J'ai toujours préféré les artistes qui prennent leur temps avant de sortir des disques, ceux qui ont souvent plusieurs projets à côté, du reste. Avoir du recul, remettre ses idées en place, se nourrir d'autres aspects musicaux permet d'être dans de meilleures prédispositions afin de rebondir plus efficacement sur une suite discographique. Dix ans après (c'est long, j'avoue), sans compter les EPs qui s'apparentent pour certains à des singles étendus, Kiasmos revient avec beaucoup d'envie et lâche un II tenant toute ses promesses.

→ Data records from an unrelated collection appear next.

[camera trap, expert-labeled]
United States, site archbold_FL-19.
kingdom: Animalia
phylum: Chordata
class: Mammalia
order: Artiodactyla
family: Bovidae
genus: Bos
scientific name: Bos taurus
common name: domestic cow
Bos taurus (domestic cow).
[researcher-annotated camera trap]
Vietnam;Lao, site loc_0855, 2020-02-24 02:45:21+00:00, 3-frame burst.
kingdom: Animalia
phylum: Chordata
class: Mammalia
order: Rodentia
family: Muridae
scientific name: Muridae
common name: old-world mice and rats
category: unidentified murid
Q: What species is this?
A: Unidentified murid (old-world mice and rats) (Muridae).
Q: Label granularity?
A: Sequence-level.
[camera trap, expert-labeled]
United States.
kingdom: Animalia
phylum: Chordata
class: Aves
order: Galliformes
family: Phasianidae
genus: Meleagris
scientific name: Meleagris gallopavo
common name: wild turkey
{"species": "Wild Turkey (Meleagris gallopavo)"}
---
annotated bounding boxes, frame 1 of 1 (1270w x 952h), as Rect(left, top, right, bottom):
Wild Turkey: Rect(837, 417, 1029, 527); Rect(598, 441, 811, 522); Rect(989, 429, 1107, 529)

D'abord, il y a dans cette œuvre une figure rythmique itérative à laquelle je ne m'attendais pas forcément et qui, qu'on le veuille ou non, devient un peu sa marque de fabrique. Ce fil rouge caractérisé majoritairement par cette "caisse-claire" frappée au 2e et 4e temps surprend de prime abord donnant l'impression que l'album ne contient finalement qu'une seule plage découpée en onze chapitres. On l'aura compris ainsi : si Kiasmos se plaît dans ce motif rythmique quasi minimaliste, c'est sûrement pour valoriser tout son impressionnant arsenal mélodique et ses arrangements qui l'accompagne.
Car II est un monstre en termes de sonorités aériennes et d'atmosphères exclusivement immersives. Un voyage sonore pensé et travaillé notamment lors d'un trip à Bali (mais aussi pendant le confinement de l'époque) qui dévoile toute sa force dans une forme singulière de fragilité. La mélancolie règne incontestablement sur cet album, qu'elle soit soutenue ou non par une cadence, et se manifeste aussi par son côté dramatique et poétique qu'on peut vivre sur des morceaux aux aspects cinégéniques tel que l'excellent "Dazed". D'autres chansons mettront davantage l'accent sur le mouvement. En somme, un équilibre parfait qui fait de ce deuxième album de Kiasmos l'échappatoire rêvé, une fuite d'une bonne cinquantaine de minutes à tester d'urgence.